Texto fornecido -
========
Inconformado, o Réu recorreu para o Supremo Tribunal de Justiça e, tendo alegado, formulou essencialmente as conclusões:


a) A decisão recorrida violou, por errada aplicação e interpretação do disposto nos arts. 7.º, 290.º, n.º 1, alínea a), 304.º-A, 312.º a 314.º-D e 323.º a 323.º-D, do CVM, 4.º,12.º e 19.º, do DL n.º 69/2004, de 25 de março, e da Diretiva 2004/39/CE e 220.º, 232.º e 236.º, 483.º e seg., 595.º e 615.º do Código Civil.

b) À data, o intermediário financeiro não tinha obrigação legal de informar o investidor sobre os riscos do instrumento financeiro subscrito.

c) Não houve do Réu a prestação de qualquer informação falsa ou a utilização de artifício falacioso ou subterfúgio ardiloso que fosse apto a enganar o A.

d) Houve do A. um erro espontâneo, mas nunca um erro provocado.

e) Fica a cargo dos credores/autores alegar e provar a ilicitude.

f) Não pode haver presunção de ilicitude quanto ao incumprimento de deveres acessórios.
========
Material recolhido -
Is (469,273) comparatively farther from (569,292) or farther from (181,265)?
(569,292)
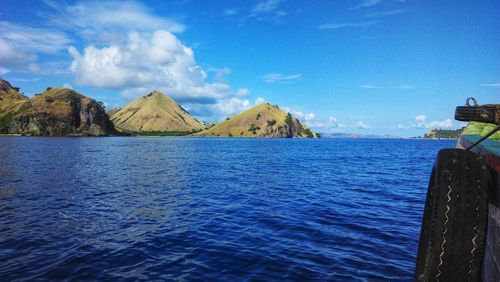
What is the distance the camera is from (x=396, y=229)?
17.9m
========
Objetivo A -
Segundo o texto fornecido, para que tribunal recorreu o Réu?
Objetivo B -
Transcreva do texto fornecido a passagem que abre com as palavras "c) Não houve" e fecha com "de deveres acessórios.".

Resultado final A -
Para o Supremo Tribunal de Justiça.

Resultado final B -
c) Não houve do Réu a prestação de qualquer informação falsa ou a utilização de artifício falacioso ou subterfúgio ardiloso que fosse apto a enganar o A.

d) Houve do A. um erro espontâneo, mas nunca um erro provocado.

e) Fica a cargo dos credores/autores alegar e provar a ilicitude.

f) Não pode haver presunção de ilicitude quanto ao incumprimento de deveres acessórios.